P&G, led by Chief Executive David Taylor, countered that management is already working on several operational changes, and that Peltz does not have the relevant experience to be helpful in the process.
“I shook (Peltz‘s) hand, he shook my hand, and we said that just like we have through this proxy contest... folks want to make it a fight, but it is about ideas and the future. I told Nelson I will continue to listen to him as I have throughout this,” Taylor told a news conference after the shareholder meeting.
P&G shares were down 1 percent at $91.12 in afternoon trading in New York, giving the company a market capitalization of $232 billion. Its shares have risen 8.3 percent year-to-date, roughly in line with the S&P 500 Household Products Index .SPLRCPROD, which is up 8.5 percent.
Peltz was widely seen as the favorite to win the contest, because he had the backing of all three top shareholder advisory firms, which recommend how mutual funds should cast their vote, and was only seeking one board seat on P&G’s 11-member board.
“Win or lose, Nelson Peltz has taken the activist campaign to the largest companies, which have previously been able to inoculate themselves from these kind of experiences by spending enough money to keep activists at bay,” said Bruce Goldfarb, founder of Okapi Partners, which advises on proxy contests.
Several activist shareholders have won a seat on the boards of companies over the years by arguing there was no harm in them bringing onboard a fresh perspective. Trian’s defeat could embolden corporate America to push back more against activists.
The two sides collectively spent more than an estimated $100 million on mailings, phone calls and advertisements to woo investors.
Vanguard Group Inc, State Street Global Advisors and BlackRock Inc (BLK.N) are P&G’s top three shareholders. State Street and BlackRock sided with Peltz, but Vanguard backed P&G, according to sources familiar with the matter.
Individual stock owners, such as retirees and amateur stock pickers, collectively hold about 40 percent of the company’s stock, a much higher proportion than at most big companies.

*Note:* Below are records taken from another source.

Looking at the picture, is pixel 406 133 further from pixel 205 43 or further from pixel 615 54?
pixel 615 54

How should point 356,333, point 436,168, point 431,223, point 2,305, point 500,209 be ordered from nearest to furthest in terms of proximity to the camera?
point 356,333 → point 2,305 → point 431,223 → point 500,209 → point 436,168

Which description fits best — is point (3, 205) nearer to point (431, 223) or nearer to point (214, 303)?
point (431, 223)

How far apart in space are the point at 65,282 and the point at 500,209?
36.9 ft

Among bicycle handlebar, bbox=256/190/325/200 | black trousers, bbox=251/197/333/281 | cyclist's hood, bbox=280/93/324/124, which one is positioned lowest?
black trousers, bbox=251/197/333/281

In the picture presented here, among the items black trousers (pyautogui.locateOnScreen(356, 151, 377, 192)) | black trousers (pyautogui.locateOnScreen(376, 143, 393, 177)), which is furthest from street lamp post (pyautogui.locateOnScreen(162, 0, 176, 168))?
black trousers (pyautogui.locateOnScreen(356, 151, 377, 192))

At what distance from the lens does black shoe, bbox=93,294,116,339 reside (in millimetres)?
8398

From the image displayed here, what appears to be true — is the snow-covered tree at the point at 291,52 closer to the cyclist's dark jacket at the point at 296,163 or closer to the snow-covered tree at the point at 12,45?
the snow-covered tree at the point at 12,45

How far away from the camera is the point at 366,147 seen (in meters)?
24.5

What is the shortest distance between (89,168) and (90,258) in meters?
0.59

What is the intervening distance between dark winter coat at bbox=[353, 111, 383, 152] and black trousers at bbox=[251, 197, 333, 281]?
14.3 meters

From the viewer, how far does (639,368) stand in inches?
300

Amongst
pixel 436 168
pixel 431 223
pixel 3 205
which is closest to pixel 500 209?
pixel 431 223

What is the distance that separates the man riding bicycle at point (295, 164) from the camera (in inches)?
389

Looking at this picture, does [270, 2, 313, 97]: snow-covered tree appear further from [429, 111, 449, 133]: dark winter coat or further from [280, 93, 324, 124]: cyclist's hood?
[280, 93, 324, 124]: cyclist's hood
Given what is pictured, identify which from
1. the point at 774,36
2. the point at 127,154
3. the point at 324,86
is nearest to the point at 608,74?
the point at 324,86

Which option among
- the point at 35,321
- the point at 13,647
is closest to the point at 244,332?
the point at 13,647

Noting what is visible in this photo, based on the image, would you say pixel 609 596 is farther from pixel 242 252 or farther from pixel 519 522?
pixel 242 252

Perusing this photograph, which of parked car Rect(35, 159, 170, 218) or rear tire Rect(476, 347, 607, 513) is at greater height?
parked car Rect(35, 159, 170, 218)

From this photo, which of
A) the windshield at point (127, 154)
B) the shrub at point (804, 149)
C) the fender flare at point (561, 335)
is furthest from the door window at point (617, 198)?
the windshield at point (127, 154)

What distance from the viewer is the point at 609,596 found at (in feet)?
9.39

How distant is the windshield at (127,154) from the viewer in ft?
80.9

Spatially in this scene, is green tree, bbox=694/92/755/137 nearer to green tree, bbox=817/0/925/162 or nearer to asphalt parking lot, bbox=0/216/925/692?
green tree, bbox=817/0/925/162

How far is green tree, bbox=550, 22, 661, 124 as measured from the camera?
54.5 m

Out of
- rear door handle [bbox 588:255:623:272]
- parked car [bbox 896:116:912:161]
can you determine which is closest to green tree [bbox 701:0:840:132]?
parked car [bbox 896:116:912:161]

P&G’s large retail base is due, in part, to long-running stock-based incentive plans for employees and the attraction of its well-known brand names for “mom and pop” investors.

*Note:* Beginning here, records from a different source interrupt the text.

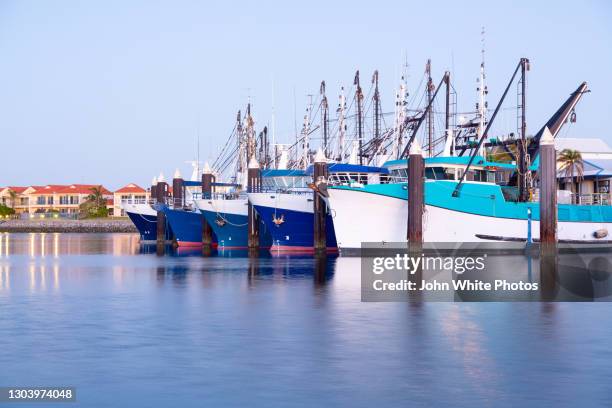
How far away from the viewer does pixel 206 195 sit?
6550 cm

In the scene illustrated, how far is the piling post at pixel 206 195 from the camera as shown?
2608 inches

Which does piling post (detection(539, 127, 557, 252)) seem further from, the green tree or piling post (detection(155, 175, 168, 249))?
the green tree

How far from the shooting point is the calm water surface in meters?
16.4

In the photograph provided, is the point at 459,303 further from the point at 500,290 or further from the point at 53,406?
the point at 53,406

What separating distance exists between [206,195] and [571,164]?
78.8 ft

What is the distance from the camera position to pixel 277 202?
56094mm

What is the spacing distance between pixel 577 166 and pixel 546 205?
1835 centimetres

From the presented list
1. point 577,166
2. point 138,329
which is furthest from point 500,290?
point 577,166

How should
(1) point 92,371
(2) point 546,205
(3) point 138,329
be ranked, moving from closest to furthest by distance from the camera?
1. (1) point 92,371
2. (3) point 138,329
3. (2) point 546,205

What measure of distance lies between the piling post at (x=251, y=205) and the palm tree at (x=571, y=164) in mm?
19069

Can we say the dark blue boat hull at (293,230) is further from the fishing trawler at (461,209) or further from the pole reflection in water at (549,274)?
the pole reflection in water at (549,274)

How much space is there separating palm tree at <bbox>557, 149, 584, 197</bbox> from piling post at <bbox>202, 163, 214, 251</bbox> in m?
23.4

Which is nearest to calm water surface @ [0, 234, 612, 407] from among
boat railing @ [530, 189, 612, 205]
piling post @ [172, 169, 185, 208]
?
boat railing @ [530, 189, 612, 205]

Analysts said this large pool of individual stock owners played a big part in Trian’s apparent defeat. They comprise mostly of P&G employees and retirees, who are loyal to management and can be wary of Wall Street’s intentions.
“At P&G, the proxy advisers are not going to have the same sway over retail investors,” said Jill Fisch, a University of Pennsylvania Law School professor who follows corporate governance.
This is only the third time Trian has waged a proxy contest in its 12-year history. Two years ago it narrowly lost a fight with DuPont, although within a year the company’s CEO was out a job and a faster cost cutting was underway.